Given the mass of surplus-value, then, the larger the one of these parts, the smaller is the other. Caeteris paribus, the ratio of these parts determines the magnitude of the accumulation. But it is by the owner of the surplus-value, by the capitalist alone, that the division is made. it is his deliberate act. That part of the tribute exacted by him which he accumulates, is said to be saved by him, because he does not eat it, i.e, because he performs the function of a capitalist, and enriches himself.
Except as personified capital, the capitalist has no historical value, and no right to that historical existence, which, to use an expression of the witty Lichnowsky, "hasn't got no date." And so far only is the necessity for his own transitory existence implied in the transitory necessity for the capitalist mode of production. But, so far as he is personified capital, it is not values in use and the enjoyment of them. but exchange-value and its augmentation, that spur him into action. Fanatically bent on making value expand itself, he ruthlessly forces the human race to produce for production's sake; he thus forces the development of the productive powers of society, and creates those material conditions, which alone can form the real basis of a higher form of society, a society in which the full and free development of every individual forms the ruling principle.
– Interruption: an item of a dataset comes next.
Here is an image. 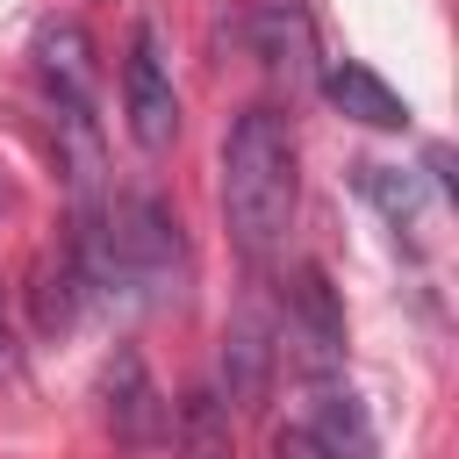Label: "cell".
Masks as SVG:
<instances>
[{"instance_id": "obj_1", "label": "cell", "mask_w": 459, "mask_h": 459, "mask_svg": "<svg viewBox=\"0 0 459 459\" xmlns=\"http://www.w3.org/2000/svg\"><path fill=\"white\" fill-rule=\"evenodd\" d=\"M222 215L244 258H265L294 215V129L280 108H244L222 143Z\"/></svg>"}, {"instance_id": "obj_2", "label": "cell", "mask_w": 459, "mask_h": 459, "mask_svg": "<svg viewBox=\"0 0 459 459\" xmlns=\"http://www.w3.org/2000/svg\"><path fill=\"white\" fill-rule=\"evenodd\" d=\"M115 258H122V294H143V301H172L179 280H186V244H179V222L158 194H136L115 208Z\"/></svg>"}, {"instance_id": "obj_3", "label": "cell", "mask_w": 459, "mask_h": 459, "mask_svg": "<svg viewBox=\"0 0 459 459\" xmlns=\"http://www.w3.org/2000/svg\"><path fill=\"white\" fill-rule=\"evenodd\" d=\"M100 402H108V430H115L122 452H136V459L165 452V437H172V402L158 394V380H151V366H143L136 344H122V351L108 359Z\"/></svg>"}, {"instance_id": "obj_4", "label": "cell", "mask_w": 459, "mask_h": 459, "mask_svg": "<svg viewBox=\"0 0 459 459\" xmlns=\"http://www.w3.org/2000/svg\"><path fill=\"white\" fill-rule=\"evenodd\" d=\"M122 122H129L136 151H151V158L179 136V93H172L158 29H136L129 36V57H122Z\"/></svg>"}, {"instance_id": "obj_5", "label": "cell", "mask_w": 459, "mask_h": 459, "mask_svg": "<svg viewBox=\"0 0 459 459\" xmlns=\"http://www.w3.org/2000/svg\"><path fill=\"white\" fill-rule=\"evenodd\" d=\"M273 366H280V344H273V316H265L258 301H244V308L222 323V409H237V416L265 409Z\"/></svg>"}, {"instance_id": "obj_6", "label": "cell", "mask_w": 459, "mask_h": 459, "mask_svg": "<svg viewBox=\"0 0 459 459\" xmlns=\"http://www.w3.org/2000/svg\"><path fill=\"white\" fill-rule=\"evenodd\" d=\"M287 337H294L308 380L337 373V359H344V308H337V287H330L323 265H301V273H294V294H287Z\"/></svg>"}, {"instance_id": "obj_7", "label": "cell", "mask_w": 459, "mask_h": 459, "mask_svg": "<svg viewBox=\"0 0 459 459\" xmlns=\"http://www.w3.org/2000/svg\"><path fill=\"white\" fill-rule=\"evenodd\" d=\"M308 437H316L330 459H380V437H373V423H366V402H359L337 373L308 380Z\"/></svg>"}, {"instance_id": "obj_8", "label": "cell", "mask_w": 459, "mask_h": 459, "mask_svg": "<svg viewBox=\"0 0 459 459\" xmlns=\"http://www.w3.org/2000/svg\"><path fill=\"white\" fill-rule=\"evenodd\" d=\"M36 72H43L50 100L93 108V86H100V57H93V36H86L79 22H43V29H36Z\"/></svg>"}, {"instance_id": "obj_9", "label": "cell", "mask_w": 459, "mask_h": 459, "mask_svg": "<svg viewBox=\"0 0 459 459\" xmlns=\"http://www.w3.org/2000/svg\"><path fill=\"white\" fill-rule=\"evenodd\" d=\"M57 165H65L72 208H108V151H100L93 108H72V100H57Z\"/></svg>"}, {"instance_id": "obj_10", "label": "cell", "mask_w": 459, "mask_h": 459, "mask_svg": "<svg viewBox=\"0 0 459 459\" xmlns=\"http://www.w3.org/2000/svg\"><path fill=\"white\" fill-rule=\"evenodd\" d=\"M323 93H330L337 115H351V122H366V129H402V122H409V100H402L380 72H366L359 57H337V65L323 72Z\"/></svg>"}, {"instance_id": "obj_11", "label": "cell", "mask_w": 459, "mask_h": 459, "mask_svg": "<svg viewBox=\"0 0 459 459\" xmlns=\"http://www.w3.org/2000/svg\"><path fill=\"white\" fill-rule=\"evenodd\" d=\"M258 57H265V72H280L287 86L308 79V65H316V36H308L301 0H265V7H258Z\"/></svg>"}, {"instance_id": "obj_12", "label": "cell", "mask_w": 459, "mask_h": 459, "mask_svg": "<svg viewBox=\"0 0 459 459\" xmlns=\"http://www.w3.org/2000/svg\"><path fill=\"white\" fill-rule=\"evenodd\" d=\"M79 287H86V273H79V258H72V244L57 251V273L43 265L36 273V323L43 330H72L79 323Z\"/></svg>"}, {"instance_id": "obj_13", "label": "cell", "mask_w": 459, "mask_h": 459, "mask_svg": "<svg viewBox=\"0 0 459 459\" xmlns=\"http://www.w3.org/2000/svg\"><path fill=\"white\" fill-rule=\"evenodd\" d=\"M186 452L194 459H222V423H215V402L208 394L186 402Z\"/></svg>"}, {"instance_id": "obj_14", "label": "cell", "mask_w": 459, "mask_h": 459, "mask_svg": "<svg viewBox=\"0 0 459 459\" xmlns=\"http://www.w3.org/2000/svg\"><path fill=\"white\" fill-rule=\"evenodd\" d=\"M280 459H330V452H323L308 430H280Z\"/></svg>"}, {"instance_id": "obj_15", "label": "cell", "mask_w": 459, "mask_h": 459, "mask_svg": "<svg viewBox=\"0 0 459 459\" xmlns=\"http://www.w3.org/2000/svg\"><path fill=\"white\" fill-rule=\"evenodd\" d=\"M14 373H22V351H14V330L0 323V380H14Z\"/></svg>"}]
</instances>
Only as personified capital is the capitalist respectable. As such, he shares with the miser the passion for wealth as wealth. But that which in the miser is a mere idiosyncrasy, is, in the capitalist, the effect of the social mechanism, of which he is but one of the wheels. Moreover, the development of capitalist production makes it constantly necessary to keep increasing the amount of the capital laid out in a given industrial undertaking, and competition makes the immanent laws of capitalist production to be felt by each individual capitalist, as external coercive laws. It compels him to keep constantly extending his capital, in order to preserve it, but extend it he cannot, except by means of progressive accumulation.
So far, therefore, as his actions are a mere function of capital — endowed as capital is, in his person, with consciousness and a will — his own private consumption is a robbery perpetrated on accumulation, just as in book-keeping by double entry, the private expenditure of the capitalist is placed on the debtor side of his account against his capital.
To accumulate, is to conquer the world of social wealth, to increase the mass of human beings exploited by him, and thus to extend both the direct and the indirect sway of the capitalist.  But original sin is at work everywhere. As capitalist production, accumulation, and wealth, become developed, the capitalist ceases to be the mere incarnation of capital. He has a fellow-feeling for his own Adam, and his education gradually enables him to smile at the rage for asceticism, as a mere prejudice of the old-fashioned miser. While the capitalist of the classical type brands individual consumption as a sin against his function, and as "abstinence" from accumulating, the modernised capitalist is capable of looking upon accumulation as "abstinence" from pleasure.